Chapter 11

All good things come to an end — termination of contracts

There are three general ways in which a contract can be terminated:

1 by the term or period of the contract concluding

2 by the termination of the contract before its natural expiration by one or both parties

3 by termination of the contract at law for breach of it.

The term ends by time passing

Most commercial contracts have a limited duration. They run for a set period of time.

A limited duration has a number of benefits. It creates a sense of accountability in the person delivering the good or service. If they know they have to ‘audition’ for more business. It will tend to promote in them a higher service ethic and a stronger desire to keep the other party happy.

It also allows a party to exit an unsatisfactory or uncommercial deal. It is a common feature in commercial contracts that circumstances change during the course of them. Depending on whether the parties can agree a variation, they are generally bound even in circumstances where, with hindsight, they would not have entered into the deal as they have. A contract of a limited duration gives some hope that the pain will end and it will simply be necessary to grin and bear the unsatisfactory part or parts to the relationship until the contract ends.

On the other hand, in a contract that has worked well and the parties are happy, it allows negotiation for better or more satisfactory terms. This may be for the benefit of the buyer or the seller or both parties. In many ways this is the high point of contractual life. Both parties have had a relationship for a period of time in which they have achieved positive results. They wish to enter into a new arrangement on better and more commercially advantageous terms for each of them.

Once a contract ends, it is effectively dead. It is open to the parties to do what they want to. That may range from a parting of the ways to doing a new deal. The parties can revive the contractual terms in a separate agreement for a further period of time.

Generally speaking, contracts that reach their expiration date do so without there being any disputes or assertion of claims by one party against the other.

Termination of the contract by a party under its terms

The rights and entitlements of a party to terminate the contract by operation of a default or termination clause depend entirely on what the contract says. As indicated, there may be a demarcation of rights. One party may have a wider ability to terminate the contract than the other. Your rights in terminating the contract during the course of it will depend on what you have negotiated and how you have expressed those negotiations.

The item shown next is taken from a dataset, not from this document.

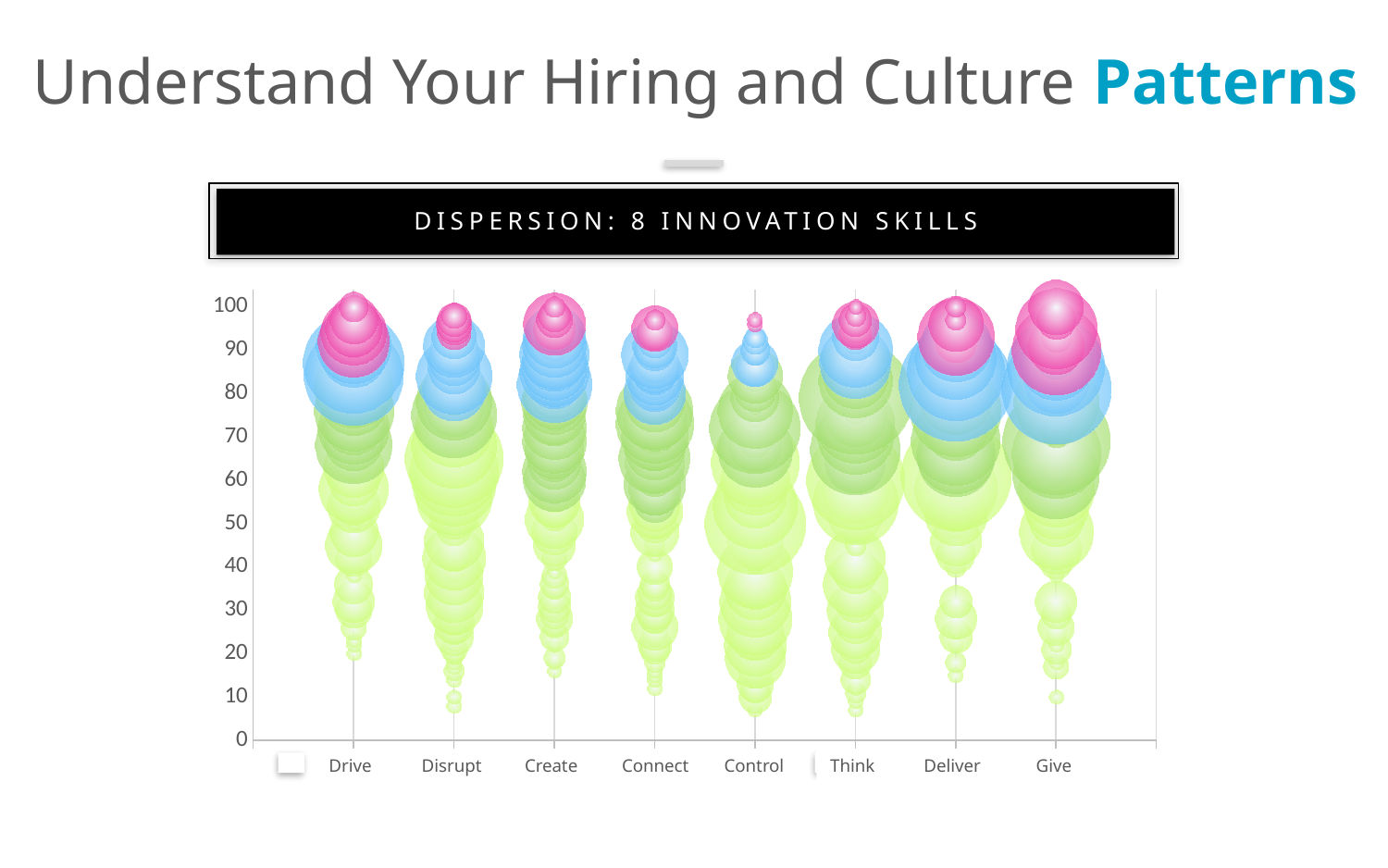
Is the lowest bubble for Think greater or less than 10? less How many categories are shown on the x axis of the chart? 8 Is the lowest bubble for Drive greater or less than 10? greater Is the lowest bubble for Create greater or less than 10? greater What is the maximum value shown on the y axis of the chart? 100 Which category has the smallest pink bubble in the chart? Control Which category is the first one listed on the x axis of the chart? Drive What is the title shown above the chart? DISPERSION: 8 INNOVATION SKILLS What kind of chart is shown on the slide? Bubble chart Which category has the largest pink bubble in the chart? Give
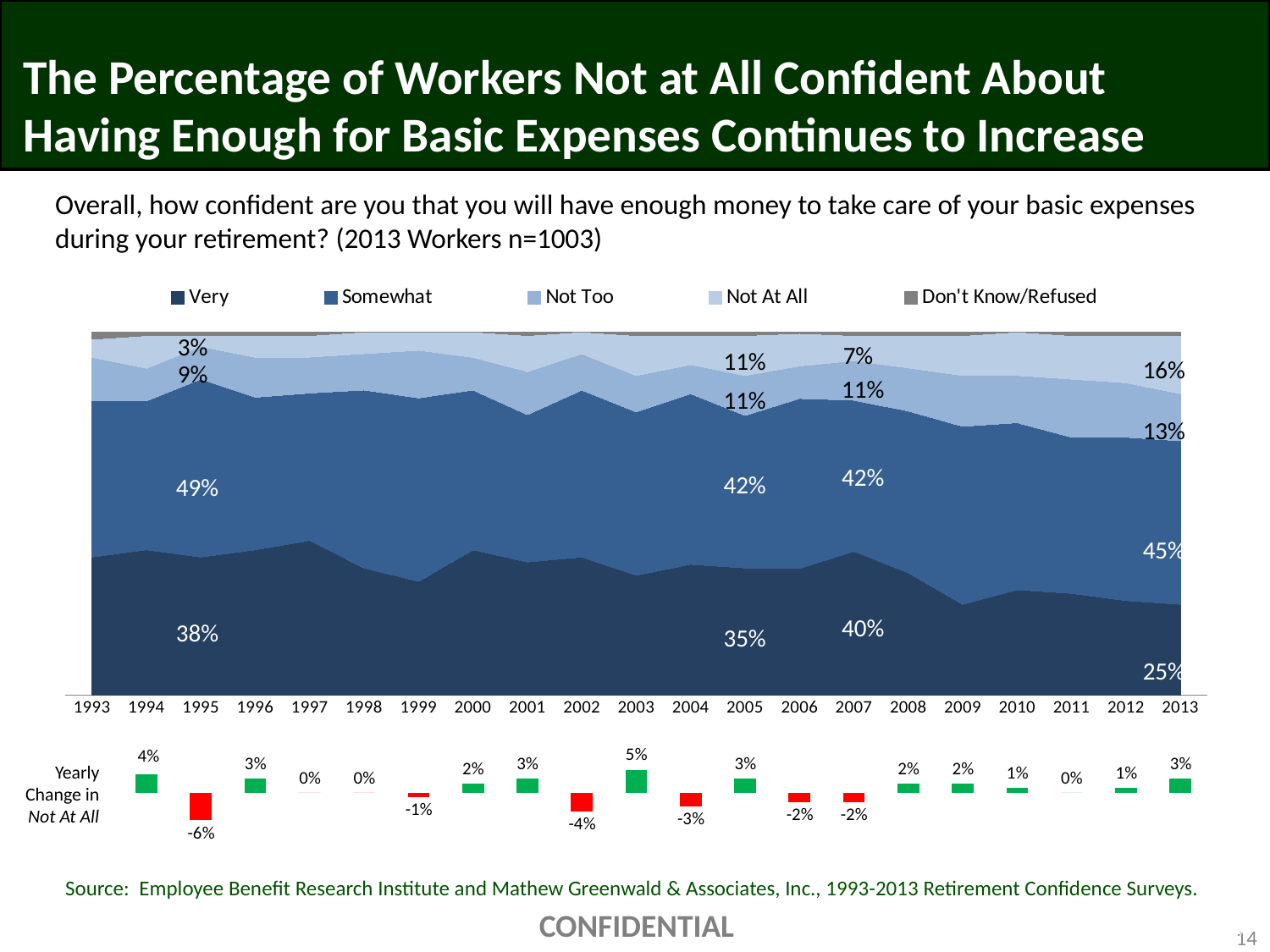
How many series does the legend of the stacked area chart list? 5 In the main chart, what is the value for Very in 2005? 35% In the main chart, what is the value for Not At All in 2013? 16% In the main chart, what is the value for Somewhat in 2007? 42% In the Yearly Change in Not At All bar chart, which year has the lowest value? 1995 What kind of chart is the main chart showing confidence levels from 1993 to 2013? Stacked area chart In the main chart, which is larger in 2013, Very or Somewhat? Somewhat How many years are shown on the x axis of the main chart? 21 In the Yearly Change in Not At All bar chart, which year has the highest value? 2003 In the main chart, what is the value for Very in 2013? 25% In the main chart, by how many percentage points did the Not At All value change from 2005 to 2013? 5 percentage points In the Yearly Change in Not At All bar chart, what is the value for 2013? 3%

It is obvious that the maximum amount of flexibility you can import into the contract is desirable. On the other hand, you may want to make termination by your counterparty as difficult as possible.

There are many contracts that can still be performed adequately and satisfactorily even if there has been a souring or even a breakdown of that relationship. This is particularly so when the contract is for providing a good or commodity. Once the good or commodity is manufactured, it can be provided without the necessity for there to be amity or friendship between the parties.

In contracts for services where there is still human interaction as the cornerstone in the agreement, this is less regular. Often a breakdown of trust and affinity between the parties will cause the contract to be unworkable.

In broad terms, there are two types of term that are available:

1 the termination of the contract for no cause at all on an agreed period of notice (which can actually be nothing)

2 termination for breach of a term (be it fundamental or otherwise).

A clause of the second type is a limitation on your ability to terminate the contract. This is because you need to identify a breach on the other side before you can terminate. This does not allow termination on a whim.

A clause of the first type allows you to terminate the contract subject to whatever notice you need to provide.

Depending on the way in which the contractual term is constructed, there may or may not be residual claims and disputes arising from the termination of a contract by one of its own terms.

Obviously, if a breach needs to be identified before the contract can be terminated, residual unhappiness is a real possibility.

On the other hand, a contract that can be terminated without cause may be ended because of a change in commercial direction or there no longer being a need for the good or service. It does not necessarily mean anything adverse nor is it a negative reflection on a party’s performance.

Termination at law

In general terms, termination at law only arises for breach of a fundamental term. When faced with a breach of a fundamental term, the victim can elect to continue or to terminate the contract and sue for damages.

The law of termination of contracts for breach is a detailed and complex set of principles and practices. It requires a precise analysis of the:

  • terms of the contract
  • subject matter of the contract
  • conduct of the parties under the contract
  • alleged breach of the contract
  • implications of the breach of the contract.

There is no general rule applied to breaches of contract. Every breach is as different as each contract that in turn is as different as the parties to it.

Generally termination of a contract for breach at law will confer on one or the other party a right to make a claim against the counterparty for damages. This is because a breach needs to be identified before the right to terminate is triggered. Depending on the particular circumstances, it may be that the breach is extremely serious and the termination paves a way for the replacement of the contracting party with another and for a damages claim.